PASSAGE SHOWN =>
-*-*-

If it is not available from another source, we will transcribe the book 
using our staff, ask one of our volunteers to transcribe the book, or 
pay someone to transcribe the book. A book the size of the biology text 
I have with me today will take approximately 9 months to transcribe. 
Most transcribers work on several books at one time--and regularly 
provide volumes of Braille to stay ahead of the class syllabus. A book 
this size--1,183 pages--would translate into 4,732 pages in braille. 
The average cost to produce this into Braille book would be: $16,562.
    This national practice for producing books in alternative format 
that I have described is a process that requires everyone in the chain 
to do their part, on time, and accurately. One break in the chain, and 
the books will be late for the beginning of school. The process for 
providing textbooks in adapted format is dependent upon many factors, 
which determine if students receives books on time. Some of those 
factors are:
    If students are assigned subject areas and classes for the next 
school year, prior to May
    If the school has identified next year's textbooks
    If the school can provide copies of the textbooks for us to use in 
production
    If the book orders are placed by April 30
    If there are transcribers available to produce the book in Braille
    If students' schedules don't change when school begins
    If students don't move into a different school system unexpectedly
    The process that is promoted within the scope of this legislation 
is very different from the one we currently use. It requires far less 
time, costs less, and will ensure that blind students will receive 
their textbooks at the same time as other students. As soon as an order 
is received for the book, we would search our database. If we don't 
have it, we would check the national database, that this legislation 
creates, to see if the file is listed as available. If it is, we will 
download the file, print the book in large print or translate the data 
using braille software, and provide the book in the student's chosen 
format (visual electronic, large print, digital audio, or for use with 
an electronic braille display). If the book isn't available, we will 
request the electronic file from the publisher, to be deposited in the 
center. Once deposited, we will download the file. The cost for my 
Resource Center to produce this biology book in Braille, using this 
proposed process, would be approximately $785, and it could easily be 
produced within a week.

-*-*-

Collected data =>
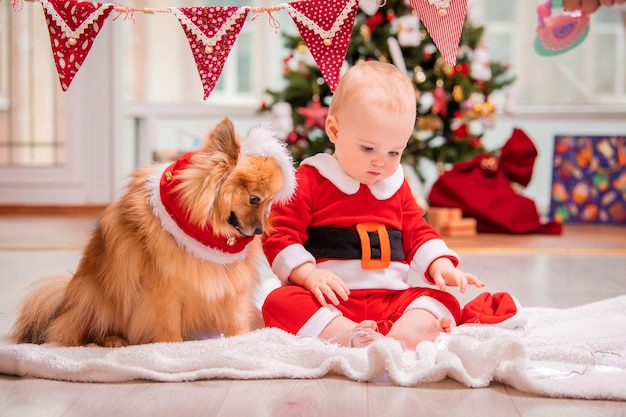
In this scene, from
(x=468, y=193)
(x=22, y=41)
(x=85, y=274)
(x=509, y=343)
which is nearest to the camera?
(x=509, y=343)

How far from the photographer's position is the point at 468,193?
4.17 m

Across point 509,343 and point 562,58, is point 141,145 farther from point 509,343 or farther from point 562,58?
point 509,343

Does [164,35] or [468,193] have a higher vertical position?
[164,35]

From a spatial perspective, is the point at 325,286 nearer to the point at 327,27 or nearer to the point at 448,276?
the point at 448,276

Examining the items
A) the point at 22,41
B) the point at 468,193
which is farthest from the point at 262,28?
the point at 468,193

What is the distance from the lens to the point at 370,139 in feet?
5.22

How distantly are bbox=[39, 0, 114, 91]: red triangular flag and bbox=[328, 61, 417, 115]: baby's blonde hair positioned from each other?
50 centimetres

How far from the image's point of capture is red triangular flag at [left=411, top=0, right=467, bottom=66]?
1605 millimetres

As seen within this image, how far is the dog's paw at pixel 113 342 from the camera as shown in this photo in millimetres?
1479

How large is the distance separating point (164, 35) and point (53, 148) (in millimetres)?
1065

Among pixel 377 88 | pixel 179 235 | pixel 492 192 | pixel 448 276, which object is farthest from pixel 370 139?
pixel 492 192

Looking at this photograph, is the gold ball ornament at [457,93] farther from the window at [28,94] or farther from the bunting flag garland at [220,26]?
the bunting flag garland at [220,26]

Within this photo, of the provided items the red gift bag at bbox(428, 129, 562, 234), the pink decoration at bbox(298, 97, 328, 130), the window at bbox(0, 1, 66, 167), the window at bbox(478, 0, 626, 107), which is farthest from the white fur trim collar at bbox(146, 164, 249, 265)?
the window at bbox(478, 0, 626, 107)

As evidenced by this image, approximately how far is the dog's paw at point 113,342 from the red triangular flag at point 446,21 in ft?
2.82
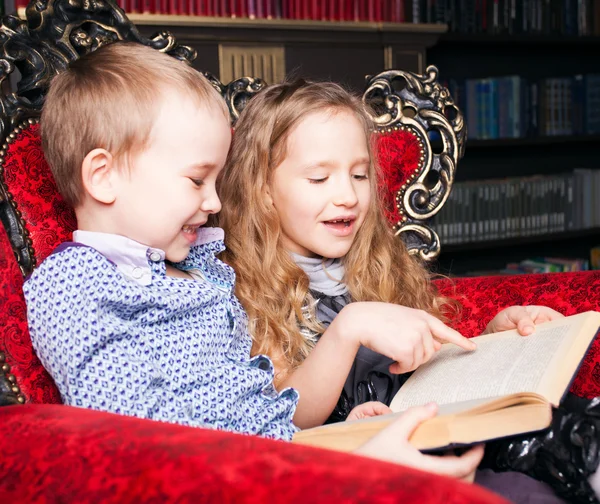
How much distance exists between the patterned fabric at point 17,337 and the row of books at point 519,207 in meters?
2.40

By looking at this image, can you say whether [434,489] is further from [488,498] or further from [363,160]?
[363,160]

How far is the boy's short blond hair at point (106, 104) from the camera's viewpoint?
1.03 m

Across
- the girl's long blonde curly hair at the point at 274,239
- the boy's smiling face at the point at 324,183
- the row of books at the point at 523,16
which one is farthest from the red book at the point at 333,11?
the boy's smiling face at the point at 324,183

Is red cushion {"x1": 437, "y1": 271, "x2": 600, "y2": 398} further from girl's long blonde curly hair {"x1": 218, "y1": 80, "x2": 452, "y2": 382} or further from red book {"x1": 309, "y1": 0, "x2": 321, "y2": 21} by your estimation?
red book {"x1": 309, "y1": 0, "x2": 321, "y2": 21}

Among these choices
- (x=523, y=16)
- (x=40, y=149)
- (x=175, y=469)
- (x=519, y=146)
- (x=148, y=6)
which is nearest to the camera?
(x=175, y=469)

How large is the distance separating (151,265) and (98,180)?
133mm

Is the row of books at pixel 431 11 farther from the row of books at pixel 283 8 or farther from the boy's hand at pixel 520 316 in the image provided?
the boy's hand at pixel 520 316

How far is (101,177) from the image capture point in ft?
3.43

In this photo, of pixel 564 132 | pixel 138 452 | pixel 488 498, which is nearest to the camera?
pixel 488 498

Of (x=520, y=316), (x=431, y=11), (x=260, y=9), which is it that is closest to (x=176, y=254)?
(x=520, y=316)

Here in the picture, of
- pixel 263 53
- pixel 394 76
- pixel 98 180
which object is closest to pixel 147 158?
pixel 98 180

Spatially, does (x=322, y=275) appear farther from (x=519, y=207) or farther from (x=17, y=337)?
(x=519, y=207)

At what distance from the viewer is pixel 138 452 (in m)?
0.73

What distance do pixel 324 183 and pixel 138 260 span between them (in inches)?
14.7
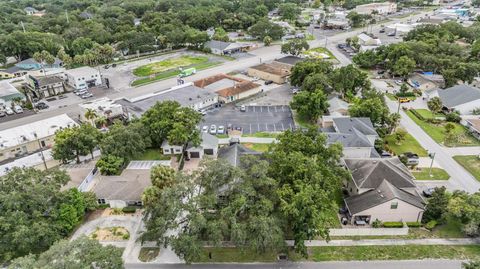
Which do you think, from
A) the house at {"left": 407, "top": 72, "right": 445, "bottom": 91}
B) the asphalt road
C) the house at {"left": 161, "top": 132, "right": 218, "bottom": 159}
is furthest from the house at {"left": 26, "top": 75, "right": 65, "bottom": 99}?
the house at {"left": 407, "top": 72, "right": 445, "bottom": 91}

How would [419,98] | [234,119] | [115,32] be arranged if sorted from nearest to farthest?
[234,119] < [419,98] < [115,32]

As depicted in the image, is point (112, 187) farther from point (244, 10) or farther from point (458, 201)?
point (244, 10)

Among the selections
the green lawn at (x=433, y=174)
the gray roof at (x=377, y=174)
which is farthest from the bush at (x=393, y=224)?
the green lawn at (x=433, y=174)

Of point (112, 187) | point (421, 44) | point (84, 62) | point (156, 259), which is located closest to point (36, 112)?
point (84, 62)

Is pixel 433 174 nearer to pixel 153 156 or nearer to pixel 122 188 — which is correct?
pixel 153 156

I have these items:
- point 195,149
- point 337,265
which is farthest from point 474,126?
point 195,149

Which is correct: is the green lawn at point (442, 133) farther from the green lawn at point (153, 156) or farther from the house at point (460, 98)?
the green lawn at point (153, 156)
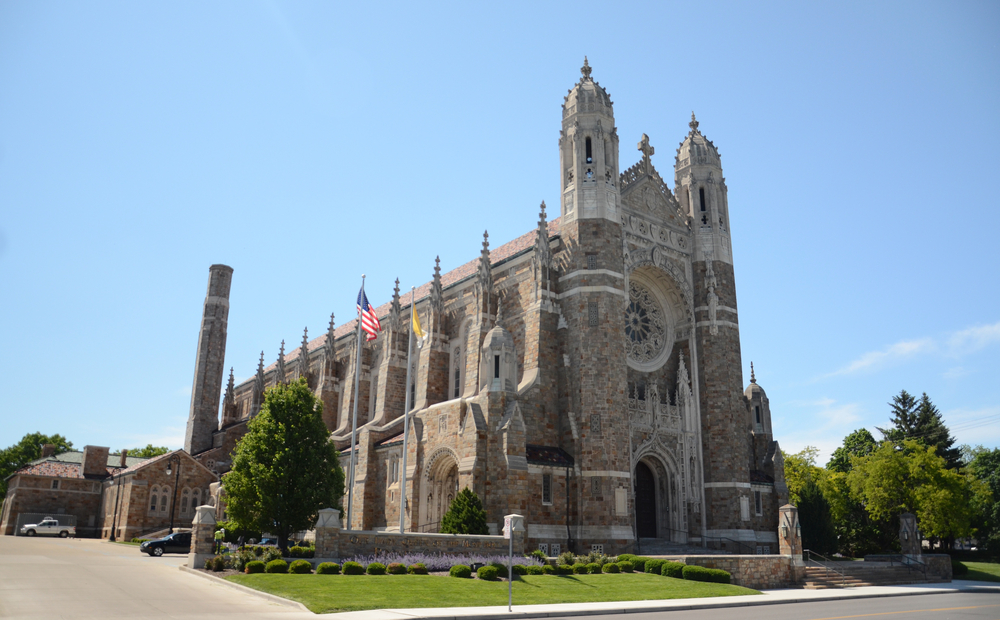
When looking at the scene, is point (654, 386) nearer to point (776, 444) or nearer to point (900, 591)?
point (776, 444)

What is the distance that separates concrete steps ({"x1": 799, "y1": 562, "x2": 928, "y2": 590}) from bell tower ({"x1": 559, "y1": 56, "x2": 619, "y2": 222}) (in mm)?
18420

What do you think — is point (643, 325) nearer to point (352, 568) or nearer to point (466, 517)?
point (466, 517)

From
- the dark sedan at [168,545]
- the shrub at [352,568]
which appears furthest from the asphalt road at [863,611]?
the dark sedan at [168,545]

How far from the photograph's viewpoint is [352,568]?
22125 millimetres

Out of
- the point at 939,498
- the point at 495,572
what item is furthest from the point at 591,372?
the point at 939,498

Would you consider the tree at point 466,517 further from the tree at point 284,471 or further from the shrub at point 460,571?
the tree at point 284,471

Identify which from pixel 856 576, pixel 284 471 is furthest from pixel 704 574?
pixel 284 471

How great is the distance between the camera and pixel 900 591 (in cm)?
2645

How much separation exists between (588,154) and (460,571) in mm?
23106

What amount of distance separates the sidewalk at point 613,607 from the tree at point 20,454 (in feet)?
249

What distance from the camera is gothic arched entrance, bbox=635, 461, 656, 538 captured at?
117 feet

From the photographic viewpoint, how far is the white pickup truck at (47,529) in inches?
2085

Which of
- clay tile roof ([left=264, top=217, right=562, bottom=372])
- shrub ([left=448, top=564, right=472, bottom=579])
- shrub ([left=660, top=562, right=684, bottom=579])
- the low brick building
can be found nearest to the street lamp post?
the low brick building

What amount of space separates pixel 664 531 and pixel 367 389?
22.2m
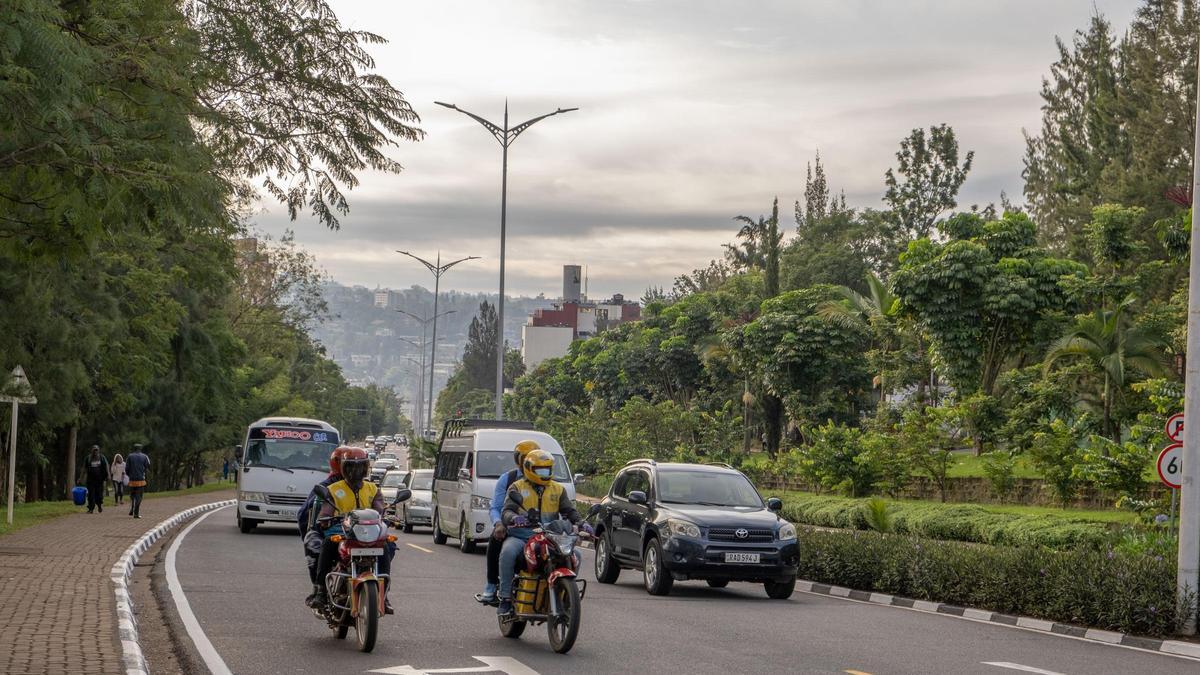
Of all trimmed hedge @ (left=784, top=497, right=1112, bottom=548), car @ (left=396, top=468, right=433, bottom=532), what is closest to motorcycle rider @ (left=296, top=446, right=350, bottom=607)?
trimmed hedge @ (left=784, top=497, right=1112, bottom=548)

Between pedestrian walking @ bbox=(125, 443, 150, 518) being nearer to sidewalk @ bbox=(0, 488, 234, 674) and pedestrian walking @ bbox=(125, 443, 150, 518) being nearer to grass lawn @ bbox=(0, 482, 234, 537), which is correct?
grass lawn @ bbox=(0, 482, 234, 537)

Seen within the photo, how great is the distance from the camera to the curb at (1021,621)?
44.0ft

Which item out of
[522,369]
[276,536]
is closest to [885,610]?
[276,536]

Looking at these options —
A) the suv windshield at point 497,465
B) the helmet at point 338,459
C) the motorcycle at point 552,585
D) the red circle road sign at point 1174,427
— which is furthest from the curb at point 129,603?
the red circle road sign at point 1174,427

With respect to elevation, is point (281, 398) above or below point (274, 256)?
below

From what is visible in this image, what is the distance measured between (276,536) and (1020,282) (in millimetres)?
19369

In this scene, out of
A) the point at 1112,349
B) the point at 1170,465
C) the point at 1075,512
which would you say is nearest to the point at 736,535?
the point at 1170,465

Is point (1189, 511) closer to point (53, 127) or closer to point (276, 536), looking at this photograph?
point (53, 127)

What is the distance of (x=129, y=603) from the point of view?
567 inches

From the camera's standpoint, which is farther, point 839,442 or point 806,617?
point 839,442

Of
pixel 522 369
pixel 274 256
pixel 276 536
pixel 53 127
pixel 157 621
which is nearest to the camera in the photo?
pixel 53 127

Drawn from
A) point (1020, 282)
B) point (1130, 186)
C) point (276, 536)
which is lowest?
point (276, 536)

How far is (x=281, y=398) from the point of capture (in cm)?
8094

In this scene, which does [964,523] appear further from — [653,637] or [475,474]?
[653,637]
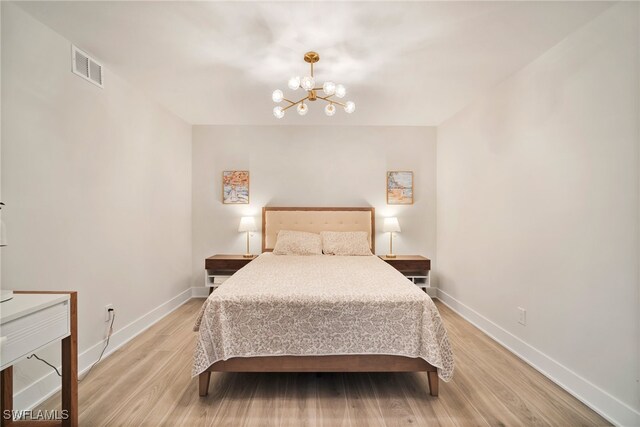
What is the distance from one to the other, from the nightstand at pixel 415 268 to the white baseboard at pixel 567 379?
80 centimetres

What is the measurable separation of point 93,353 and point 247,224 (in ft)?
6.75

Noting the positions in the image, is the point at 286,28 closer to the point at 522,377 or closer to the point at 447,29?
the point at 447,29

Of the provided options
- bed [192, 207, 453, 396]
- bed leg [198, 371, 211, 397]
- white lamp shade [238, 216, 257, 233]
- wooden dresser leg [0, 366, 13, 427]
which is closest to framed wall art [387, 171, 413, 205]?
white lamp shade [238, 216, 257, 233]

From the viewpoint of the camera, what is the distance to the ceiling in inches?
69.8

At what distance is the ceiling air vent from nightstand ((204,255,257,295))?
2210mm

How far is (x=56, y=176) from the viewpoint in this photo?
200 cm

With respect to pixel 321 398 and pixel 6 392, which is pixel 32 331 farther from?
pixel 321 398

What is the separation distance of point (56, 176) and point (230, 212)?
7.41ft

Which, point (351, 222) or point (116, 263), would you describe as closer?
point (116, 263)

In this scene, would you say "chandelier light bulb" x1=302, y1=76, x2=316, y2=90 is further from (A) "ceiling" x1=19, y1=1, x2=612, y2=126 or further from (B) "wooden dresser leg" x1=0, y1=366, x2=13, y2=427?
(B) "wooden dresser leg" x1=0, y1=366, x2=13, y2=427

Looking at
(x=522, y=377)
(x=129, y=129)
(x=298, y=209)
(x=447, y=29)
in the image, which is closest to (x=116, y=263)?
(x=129, y=129)

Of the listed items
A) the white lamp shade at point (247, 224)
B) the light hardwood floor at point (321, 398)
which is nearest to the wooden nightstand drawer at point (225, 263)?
the white lamp shade at point (247, 224)

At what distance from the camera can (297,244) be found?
369 cm

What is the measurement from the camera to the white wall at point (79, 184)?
5.76ft
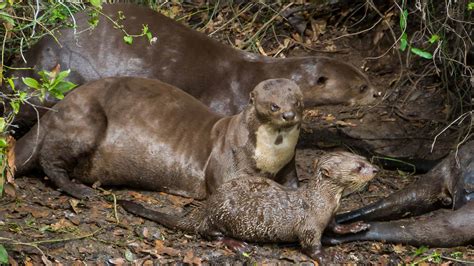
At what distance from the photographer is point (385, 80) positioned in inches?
294

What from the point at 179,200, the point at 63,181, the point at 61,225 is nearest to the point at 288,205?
the point at 179,200

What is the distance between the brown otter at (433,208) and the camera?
5141 millimetres

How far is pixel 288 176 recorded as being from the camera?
557 centimetres

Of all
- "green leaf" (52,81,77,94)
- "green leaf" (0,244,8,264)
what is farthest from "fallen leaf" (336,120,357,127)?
"green leaf" (0,244,8,264)

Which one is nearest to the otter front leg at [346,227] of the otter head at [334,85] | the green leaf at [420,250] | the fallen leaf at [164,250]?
the green leaf at [420,250]

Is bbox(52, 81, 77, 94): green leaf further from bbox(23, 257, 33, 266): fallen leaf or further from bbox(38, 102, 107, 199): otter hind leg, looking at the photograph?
bbox(38, 102, 107, 199): otter hind leg

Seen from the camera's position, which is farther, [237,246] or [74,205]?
[74,205]

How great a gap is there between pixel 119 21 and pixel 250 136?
167cm

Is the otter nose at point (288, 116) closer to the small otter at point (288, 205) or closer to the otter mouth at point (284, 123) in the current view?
the otter mouth at point (284, 123)

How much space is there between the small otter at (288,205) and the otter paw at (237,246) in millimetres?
30

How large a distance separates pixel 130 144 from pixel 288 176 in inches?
38.1

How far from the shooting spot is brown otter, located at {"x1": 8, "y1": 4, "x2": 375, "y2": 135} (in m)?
6.51

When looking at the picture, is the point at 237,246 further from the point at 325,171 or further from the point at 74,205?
the point at 74,205

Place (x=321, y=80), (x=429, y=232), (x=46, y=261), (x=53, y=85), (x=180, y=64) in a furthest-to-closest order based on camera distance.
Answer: (x=321, y=80)
(x=180, y=64)
(x=429, y=232)
(x=46, y=261)
(x=53, y=85)
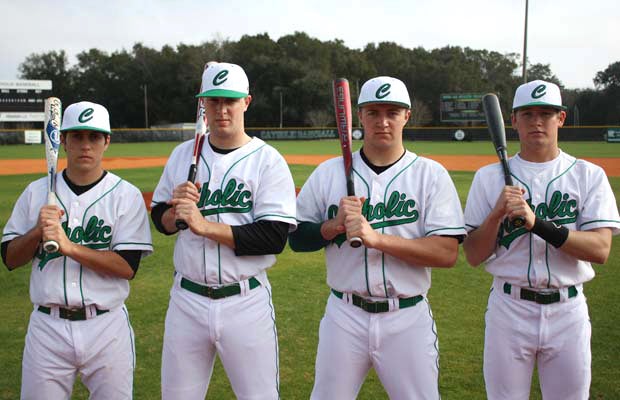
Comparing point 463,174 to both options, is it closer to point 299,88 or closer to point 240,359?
point 240,359

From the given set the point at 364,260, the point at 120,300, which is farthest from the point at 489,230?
the point at 120,300

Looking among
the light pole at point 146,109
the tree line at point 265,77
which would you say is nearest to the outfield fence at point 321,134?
the tree line at point 265,77

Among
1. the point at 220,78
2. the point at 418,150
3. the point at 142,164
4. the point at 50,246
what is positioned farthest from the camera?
the point at 418,150

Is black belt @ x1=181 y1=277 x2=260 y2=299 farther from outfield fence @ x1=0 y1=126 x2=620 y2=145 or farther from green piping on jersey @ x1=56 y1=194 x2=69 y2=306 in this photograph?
outfield fence @ x1=0 y1=126 x2=620 y2=145

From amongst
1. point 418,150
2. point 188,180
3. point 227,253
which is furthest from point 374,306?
point 418,150

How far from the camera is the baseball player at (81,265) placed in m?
2.73

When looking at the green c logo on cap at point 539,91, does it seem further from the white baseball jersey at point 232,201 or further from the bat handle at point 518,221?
the white baseball jersey at point 232,201

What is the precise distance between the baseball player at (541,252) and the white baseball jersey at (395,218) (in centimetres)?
27

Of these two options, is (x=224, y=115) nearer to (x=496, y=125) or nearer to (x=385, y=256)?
(x=385, y=256)

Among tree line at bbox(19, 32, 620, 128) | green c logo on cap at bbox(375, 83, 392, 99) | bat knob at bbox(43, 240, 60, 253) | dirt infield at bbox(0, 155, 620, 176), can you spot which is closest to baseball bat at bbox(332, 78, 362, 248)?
green c logo on cap at bbox(375, 83, 392, 99)

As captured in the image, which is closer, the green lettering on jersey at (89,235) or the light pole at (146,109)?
the green lettering on jersey at (89,235)

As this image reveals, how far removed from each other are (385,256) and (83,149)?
1.60m

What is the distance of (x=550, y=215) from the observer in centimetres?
288

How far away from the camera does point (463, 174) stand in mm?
Result: 16844
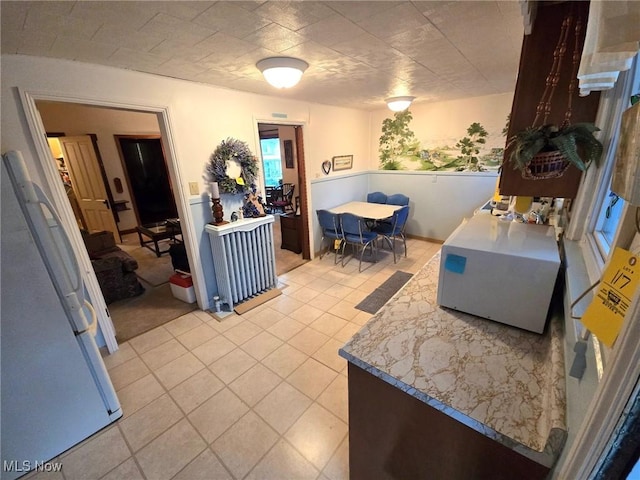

-*-*-

TASKS TO CARRY OUT =>
[1] Retype the part of the passage on producing braille textbooks that opens with the words containing "If it is not" and closes with "months to transcribe.".
[2] Answer these questions from the passage on producing braille textbooks:
(a) About how long does a book the size of the biology text take to transcribe?
(b) By what date must the book orders be placed?
(c) About how much would the Resource Center spend to produce the biology book in Braille under the proposed process?

RESPONSES TO THE TASKS =>
[1]
If it is not available from another source, we will transcribe the book 
using our staff, ask one of our volunteers to transcribe the book, or 
pay someone to transcribe the book. A book the size of the biology text 
I have with me today will take approximately 9 months to transcribe.

[2]
(a) Approximately 9 months.
(b) April 30.
(c) Approximately $785.